SupplyOn Capacity Management
SupplyOn Capacity Management brings it all together. It aggregates all customer demand and forecast information across all plants and ERP systems. In some cases, this in itself makes medium-term capacity peaks much more transparent.
For instance, manufacturers can see at a glance if they will potentially exceed the supplier’s contractually agreed capacity limits at specific dates because one or more plants are simultaneously signaling exceptionally high demand. As a preventive measure, you could now try to smooth these demand spikes and balance it more evenly across the previous or following weeks and months.
At the other end, suppliers signal their medium- and long-term production capacities and capacity clusters to the customer. This can happen via automated sourcing RFQ, email bots all the way to direct API integration. Furthermore, suppliers can comment as to why their production capacities are lower at certain points in time, e.g. due to maintenance work, lack of raw materials or vacation close-downs.
Identifying and resolving capacity bottlenecks
On this basis, SupplyOn Capacity Management forecasts critical capacity bottlenecks for certain materials or entire part families and alerts both sides, customer and supplier.
They can now jointly discuss how to mitigate this situation and prevent material bottlenecks. I.e.: May the supplier run more shifts, add more machines, or otherwise reschedule? Can the customer prioritize orders and thus alleviate the bottleneck by shifting material requirements forward or backward? If none of this is not possible, customers can start to look for alternative sources well in advance.

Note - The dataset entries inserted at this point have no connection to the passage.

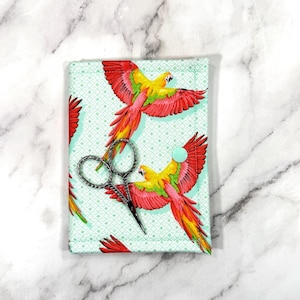 May include: A fabric scissor case featuring a parrot design in red, yellow, and green. The case is light blue with a geometric pattern and a mint green button closure. Silver scissors are visible inside.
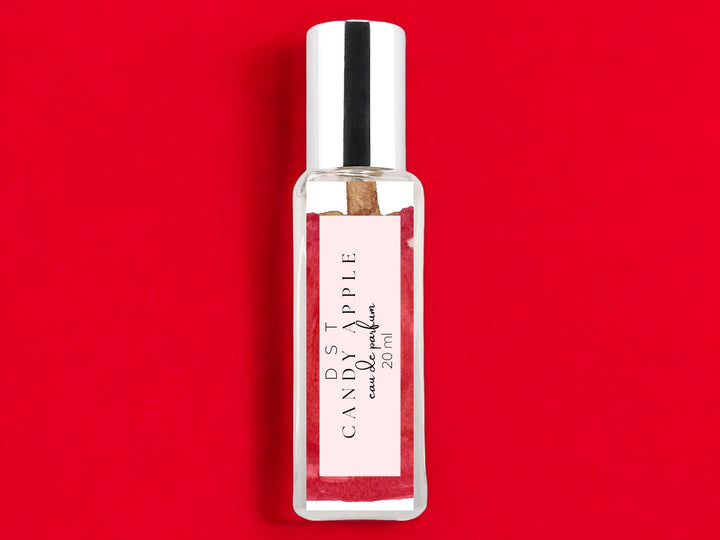 20ml bottle of Candy Apple Eau de Parfum on bright red background.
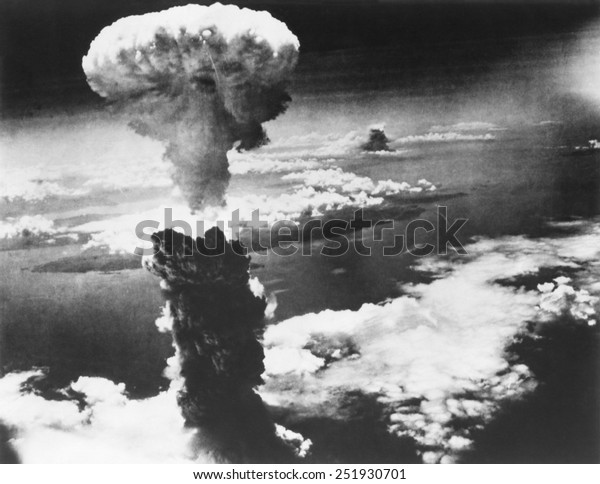 Mushroom Cloud of Atom Bomb exploded\
over Nagasaki, Japan, on August 9, 1945. World War\
2.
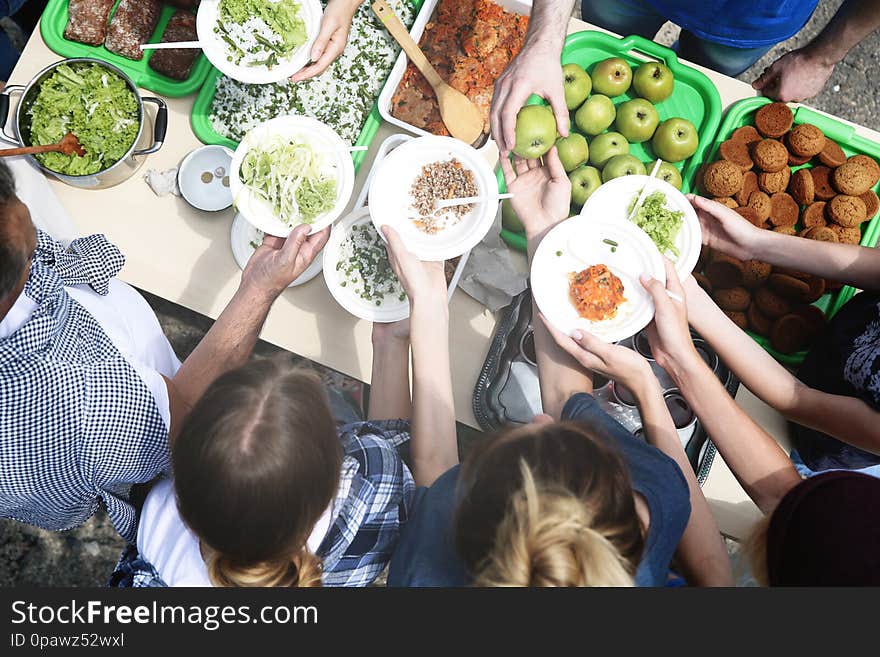 Volunteers serving food for poor people outdoors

In most cases, however, prioritizing materials is already an effective measure for mitigation. This is why, in SupplyOn Capacity Management, suppliers also report capacity groups. The reason behind: The supplier’s production process for different part numbers is very similar or/and has a common bottleneck. This bottleneck could be limited raw material availability or the use of the very same production line. Knowing this, the customer can then redefine the exact dates and quantities for all affected part numbers, thereby resolving this capacity bottleneck.
As part of the Production-to-Supply suite, SupplyOn Capacity Management can also be extended to include supplier inventories. This allows you to determine if a supplier’s capacity bottleneck could potentially be compensated for by its (forecasted) stock level.
Obtaining transparency across multiple tiers
Businesses can increase visibility even further by extending capacity management to more tiers of their supply chain. To do this, tier-1 suppliers report not only their production capacities but also demand forecasts to their own suppliers. These tier-1 demands are then matched against the tier-2 supplier’s forecasted capacities. Thus, both tier-1 supplier and customer can identify potential supply bottlenecks at a very early stage and take proactive mitigation measures.
All of this adds up to building more resilient supply chains and managing risk proactively. In view of the current economic turmoil and technological upheavals across numerous sectors, safeguarding your production with a sophisticated capacity management system is ever more critical. This not only strengthens the resilience of your supply chain, but also puts you in a better position for the coming upswing as well as for the next crisis stress test. For that is bound to come.